WHAT TO WORK ON
A. Can you summarize the Halocarpus kirkii passage in two sentences?
B. Write the next part of the Halocarpus kirkii passage, beginning right after its last sentence.

Scientific classification
- Kingdom: Plantae
- Clade: Tracheophytes
- Clade: Gymnosperms
- Division: Pinophyta
- Class: Pinopsida
- Order: Araucariales
- Family: Podocarpaceae
- Genus: Halocarpus
- Species: H. kirkii
- Binomial name: Halocarpus kirkii (F.Muell. ex Parl.) Quinn
- Synonyms: Dacrydium kirkii F.Muell. ex Parl.

= Halocarpus kirkii =

- Genus: Halocarpus
- Species: kirkii
- Authority: (F.Muell. ex Parl.) Quinn
- Conservation status: NT
- Synonyms: Dacrydium kirkii F.Muell. ex Parl.

Species of conifer

Halocarpus kirkii, commonly known as monoao, is a species of dioecious conifer in the family Podocarpaceae. It is native and endemic to New Zealand.

== Etymology ==
This species is named in honour of the botanist Thomas Kirk.

DATASET RECORDS
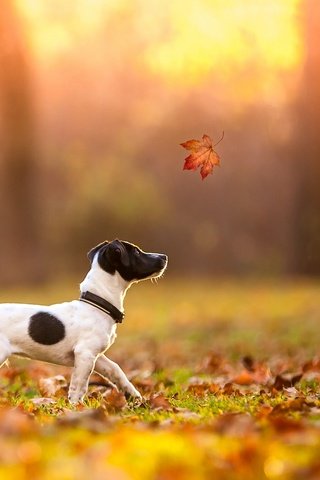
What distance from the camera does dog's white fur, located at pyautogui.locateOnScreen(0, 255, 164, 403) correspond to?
5738mm

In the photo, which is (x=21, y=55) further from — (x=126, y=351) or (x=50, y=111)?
(x=126, y=351)

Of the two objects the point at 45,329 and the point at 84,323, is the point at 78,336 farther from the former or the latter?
the point at 45,329

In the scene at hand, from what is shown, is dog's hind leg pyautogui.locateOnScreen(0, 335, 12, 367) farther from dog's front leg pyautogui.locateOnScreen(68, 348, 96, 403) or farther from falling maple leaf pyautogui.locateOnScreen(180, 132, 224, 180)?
falling maple leaf pyautogui.locateOnScreen(180, 132, 224, 180)

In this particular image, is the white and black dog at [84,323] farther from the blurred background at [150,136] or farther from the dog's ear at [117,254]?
the blurred background at [150,136]

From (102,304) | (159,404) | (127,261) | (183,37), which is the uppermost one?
(183,37)

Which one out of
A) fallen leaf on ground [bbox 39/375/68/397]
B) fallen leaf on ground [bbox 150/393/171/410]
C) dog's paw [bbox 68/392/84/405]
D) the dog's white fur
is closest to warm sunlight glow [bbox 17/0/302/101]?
fallen leaf on ground [bbox 39/375/68/397]

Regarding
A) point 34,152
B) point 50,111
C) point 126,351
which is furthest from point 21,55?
point 126,351

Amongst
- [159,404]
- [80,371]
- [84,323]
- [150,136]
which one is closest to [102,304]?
[84,323]

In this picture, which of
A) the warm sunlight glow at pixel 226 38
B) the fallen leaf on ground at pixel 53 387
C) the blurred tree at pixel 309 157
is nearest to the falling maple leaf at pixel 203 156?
the fallen leaf on ground at pixel 53 387

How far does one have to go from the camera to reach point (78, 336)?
5812 mm

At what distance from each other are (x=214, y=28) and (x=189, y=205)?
587cm

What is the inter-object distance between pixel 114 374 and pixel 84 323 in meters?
0.44

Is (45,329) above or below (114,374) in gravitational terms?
above

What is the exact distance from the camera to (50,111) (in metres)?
29.9
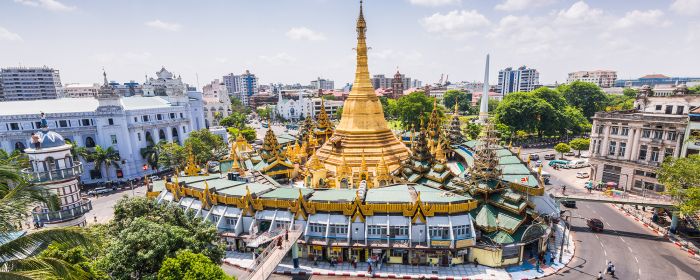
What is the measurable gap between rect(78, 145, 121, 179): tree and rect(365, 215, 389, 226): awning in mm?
49568

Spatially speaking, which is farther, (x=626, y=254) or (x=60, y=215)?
(x=626, y=254)

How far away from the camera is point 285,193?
32906 millimetres

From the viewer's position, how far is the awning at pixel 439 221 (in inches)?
1141

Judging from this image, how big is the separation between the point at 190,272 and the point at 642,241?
1650 inches

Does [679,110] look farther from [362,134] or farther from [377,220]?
[377,220]

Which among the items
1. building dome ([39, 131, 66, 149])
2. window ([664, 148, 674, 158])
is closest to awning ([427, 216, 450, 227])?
building dome ([39, 131, 66, 149])

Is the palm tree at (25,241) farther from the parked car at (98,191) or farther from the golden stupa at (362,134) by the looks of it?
the parked car at (98,191)

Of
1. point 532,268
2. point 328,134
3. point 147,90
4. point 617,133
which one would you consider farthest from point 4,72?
point 617,133

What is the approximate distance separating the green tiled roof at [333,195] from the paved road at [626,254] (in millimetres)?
18563

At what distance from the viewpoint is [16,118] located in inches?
2147

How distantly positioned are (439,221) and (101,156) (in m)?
55.7

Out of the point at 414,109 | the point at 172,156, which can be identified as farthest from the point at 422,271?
the point at 414,109

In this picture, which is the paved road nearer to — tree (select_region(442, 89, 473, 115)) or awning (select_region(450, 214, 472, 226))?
awning (select_region(450, 214, 472, 226))

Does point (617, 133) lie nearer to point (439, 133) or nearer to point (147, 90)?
point (439, 133)
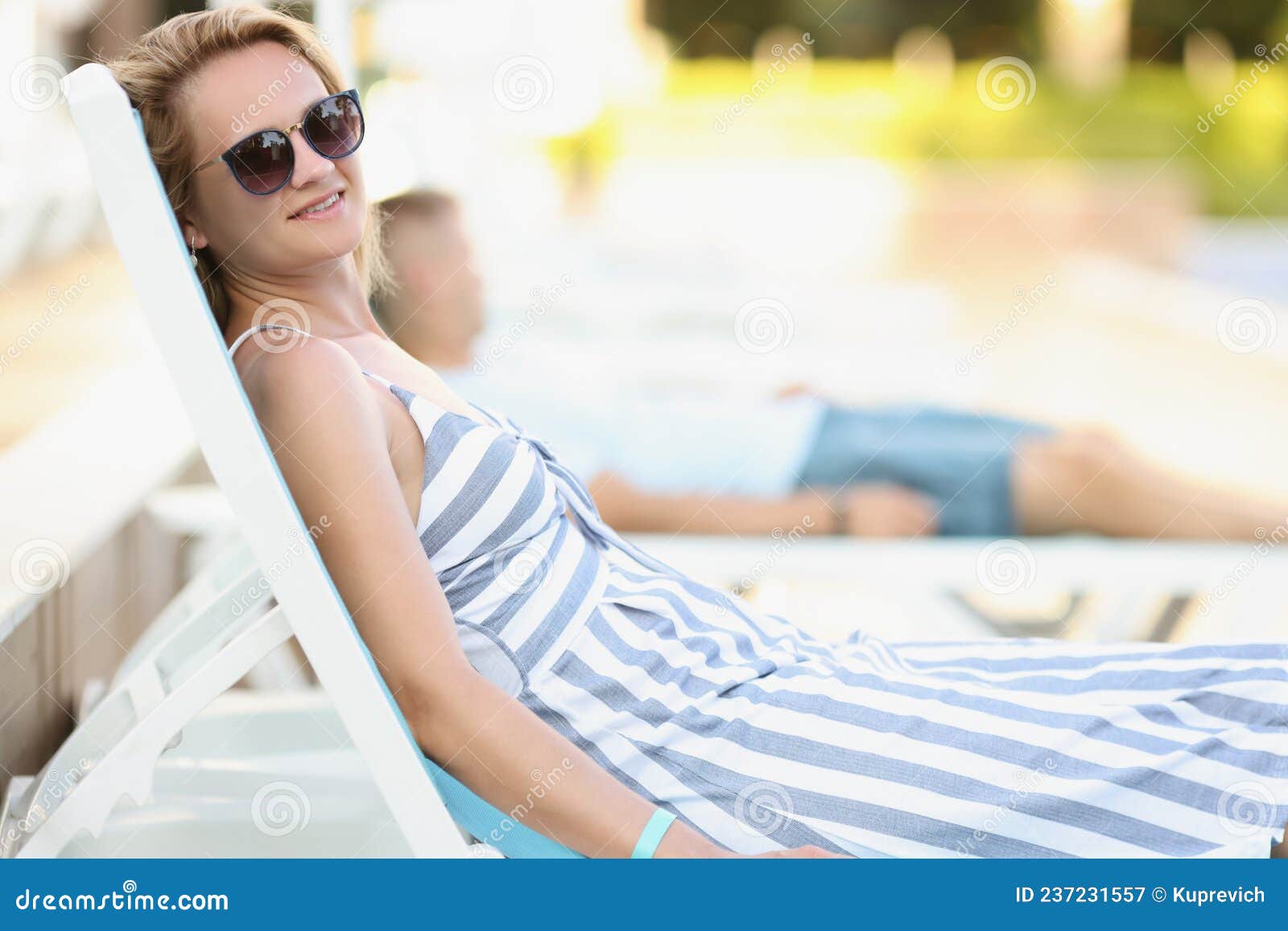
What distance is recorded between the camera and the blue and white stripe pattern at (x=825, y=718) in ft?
4.39

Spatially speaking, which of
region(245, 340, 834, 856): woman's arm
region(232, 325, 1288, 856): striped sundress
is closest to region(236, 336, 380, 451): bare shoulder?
region(245, 340, 834, 856): woman's arm

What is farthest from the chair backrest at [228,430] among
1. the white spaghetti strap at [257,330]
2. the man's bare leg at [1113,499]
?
the man's bare leg at [1113,499]

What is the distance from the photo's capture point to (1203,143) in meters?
12.6

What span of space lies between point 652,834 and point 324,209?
77 centimetres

RESPONSES TO THE TASKS
A. Halocarpus kirkii, commonly known as monoao, is a dioecious conifer in the family Podocarpaceae that is native and endemic to New Zealand. The species is named in honor of the botanist Thomas Kirk.

B.
== Description ==
When seen at a distance, it resembles a small kauri in its overall appearance. It can be usually distinguished by its juvenile foliage, which often remains on the lower branches until the tree grows to approximately 10 metres tall. The tree ultimately reaches a height of about 25 metres, with a trunk up to 1 metre thick and grey-brown bark that has a rough, pustular texture. The pale reddish-brown wood is strong and durable.

The leaves of the younger trees and on the lower branches of the adults are narrow and to some extent leathery, up to 4 cm long and 3 mm wide. The adult leaves are thick, scale-like and much smaller; the leaves overlap and lie appressed to the branchlets in 4 rows.

It is not a common tree, sometimes being found in lowland forests to an elevation of 700 metres in the north of the North Island and on Great Barrier Island.